The other children, whose talents are now neglected and ignored, can enter the workplace at the age of 12, which will improve the ageing profile of our labour force. Most 12-year-olds could earn their living with computers this minute, with no training whatsoever. Better that than another six years of being made to feel mediocre and leaving the educational system at the age of 18 with your confidence shattered.

This is not to say that academically able children in our education system are well served - because they are not. But once we had identified them through this defining examination which they would sit at the age of 11 perhaps we could put the particularly brilliant ones in a think tank, and confront them with the idea of abolishing university fees.

It is unlikely that Ireland's most academically brilliant children would endorse the idea - unless they were planning a successful career within Fianna Fáil. Any logical and intelligent child, even those that had not passed some fancy examination, could conclude that it doesn't make much sense to provide free third-level education to a minority while the general population attends primary school in buildings that are frequently rodent-infested and often do not have enough toilets, let alone enough teachers or adequate playgrounds.

They would spot in a second that children from poor homes would not benefit from the no-fees system in any significant numbers; although our hand-picked 11-year-olds would be bright enough not to use the word poor, and would refer to these young people as coming from the lower-income groups.

They would understand that a properly administered grant system would address the issue of the poor's access to third-level education much more effectively. Being young and full of energy they would not be too lazy, or too mean, to administer such a grant scheme.
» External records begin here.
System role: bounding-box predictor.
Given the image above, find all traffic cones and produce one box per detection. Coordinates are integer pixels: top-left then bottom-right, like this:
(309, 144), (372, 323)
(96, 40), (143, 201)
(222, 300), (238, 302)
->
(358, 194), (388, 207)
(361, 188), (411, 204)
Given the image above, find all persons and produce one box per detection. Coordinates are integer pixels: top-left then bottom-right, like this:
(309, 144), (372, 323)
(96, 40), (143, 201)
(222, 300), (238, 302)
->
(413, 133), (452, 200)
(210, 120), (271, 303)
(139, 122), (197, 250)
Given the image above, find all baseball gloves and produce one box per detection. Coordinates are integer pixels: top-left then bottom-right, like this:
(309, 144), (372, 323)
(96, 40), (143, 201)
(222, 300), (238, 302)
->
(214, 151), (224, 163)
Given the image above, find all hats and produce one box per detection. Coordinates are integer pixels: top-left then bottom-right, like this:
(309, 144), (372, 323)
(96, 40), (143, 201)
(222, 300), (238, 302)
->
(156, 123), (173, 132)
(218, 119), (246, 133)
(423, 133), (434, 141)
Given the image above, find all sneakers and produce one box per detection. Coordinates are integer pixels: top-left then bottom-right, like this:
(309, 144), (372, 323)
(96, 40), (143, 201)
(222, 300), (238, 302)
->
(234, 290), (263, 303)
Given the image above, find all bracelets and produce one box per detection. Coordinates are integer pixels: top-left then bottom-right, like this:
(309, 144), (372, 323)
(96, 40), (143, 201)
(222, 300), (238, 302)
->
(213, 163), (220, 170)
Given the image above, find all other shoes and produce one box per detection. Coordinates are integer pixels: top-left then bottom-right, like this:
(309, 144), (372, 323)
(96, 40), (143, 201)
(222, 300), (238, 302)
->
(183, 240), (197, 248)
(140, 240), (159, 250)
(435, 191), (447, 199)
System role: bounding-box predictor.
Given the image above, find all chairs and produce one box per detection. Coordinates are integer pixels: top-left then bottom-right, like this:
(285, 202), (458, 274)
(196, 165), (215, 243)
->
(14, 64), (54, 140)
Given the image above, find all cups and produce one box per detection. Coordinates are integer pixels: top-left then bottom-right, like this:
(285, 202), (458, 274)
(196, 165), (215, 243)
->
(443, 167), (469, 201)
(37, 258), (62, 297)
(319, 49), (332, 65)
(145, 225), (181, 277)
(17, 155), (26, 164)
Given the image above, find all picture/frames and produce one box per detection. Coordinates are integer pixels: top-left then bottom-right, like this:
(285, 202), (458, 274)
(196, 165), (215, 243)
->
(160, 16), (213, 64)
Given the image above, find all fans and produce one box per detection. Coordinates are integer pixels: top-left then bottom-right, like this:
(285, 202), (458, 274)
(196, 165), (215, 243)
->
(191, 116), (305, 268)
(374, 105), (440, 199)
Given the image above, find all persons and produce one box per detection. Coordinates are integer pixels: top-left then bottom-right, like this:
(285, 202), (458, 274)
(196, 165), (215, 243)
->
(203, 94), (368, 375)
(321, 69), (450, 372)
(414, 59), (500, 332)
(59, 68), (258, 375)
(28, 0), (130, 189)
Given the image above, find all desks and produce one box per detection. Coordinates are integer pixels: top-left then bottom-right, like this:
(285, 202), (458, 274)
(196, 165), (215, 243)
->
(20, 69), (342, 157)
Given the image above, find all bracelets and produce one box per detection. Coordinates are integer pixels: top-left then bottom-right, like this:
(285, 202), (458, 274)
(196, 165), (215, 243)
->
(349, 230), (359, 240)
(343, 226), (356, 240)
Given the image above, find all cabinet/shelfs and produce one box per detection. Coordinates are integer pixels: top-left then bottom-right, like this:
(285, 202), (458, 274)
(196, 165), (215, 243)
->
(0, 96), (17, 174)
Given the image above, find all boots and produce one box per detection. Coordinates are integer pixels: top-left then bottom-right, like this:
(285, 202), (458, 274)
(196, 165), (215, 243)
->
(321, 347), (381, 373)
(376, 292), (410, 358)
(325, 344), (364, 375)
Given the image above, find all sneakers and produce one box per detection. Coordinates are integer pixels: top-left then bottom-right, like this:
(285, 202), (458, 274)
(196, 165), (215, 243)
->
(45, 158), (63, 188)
Confronted by the fact that a fair amount of the third-level students who currently benefit from the no-fees system come to university from expensive, fee-paying schools which the taxpayer also funds, and that many of the same students have benefited from expensive additional tutoring, and are on their way to careers in which they themselves will charge the public exorbitant fees for very basic services - hundreds of euro for looking at an X-ray (medicine) and hundreds of euro for writing a letter (law) - it is a fair bet that our 11-year-olds would nix the abolition of university fees right there.

The next point might take a little extra tutoring from some cynical adult lecturers (I am available). It is the question of motivation. At the moment Ireland's peasant respect for academia renders us sitting ducks for illusionists.

Many of the gleaming campuses around the country cannot even come up with the prescribed book lists on time; the courses are so unlikely and the teachers are so unfamiliar with what they are supposed to be teaching that the more optimistic among us like to think of some of our third-level colleges as constituting a tribute to our national talent for fiction. Our talented 11-year-olds might be led to understand that a fee-paying student body, and their parents, would be more demanding of its colleges, and less tolerant of current standards that can be charitably described as sloppy.

And unfortunately we've run out of time. We have not addressed the question of boys within our education system. How the female atmosphere of creches, where a football is a foreign object, does not suit boys. How society does not provide them with role models of good men who have managed to become successful without being either sports stars or criminals. I leave that to my colleague John Waters, although I gather that he has moved on to other topics. But that's all for today.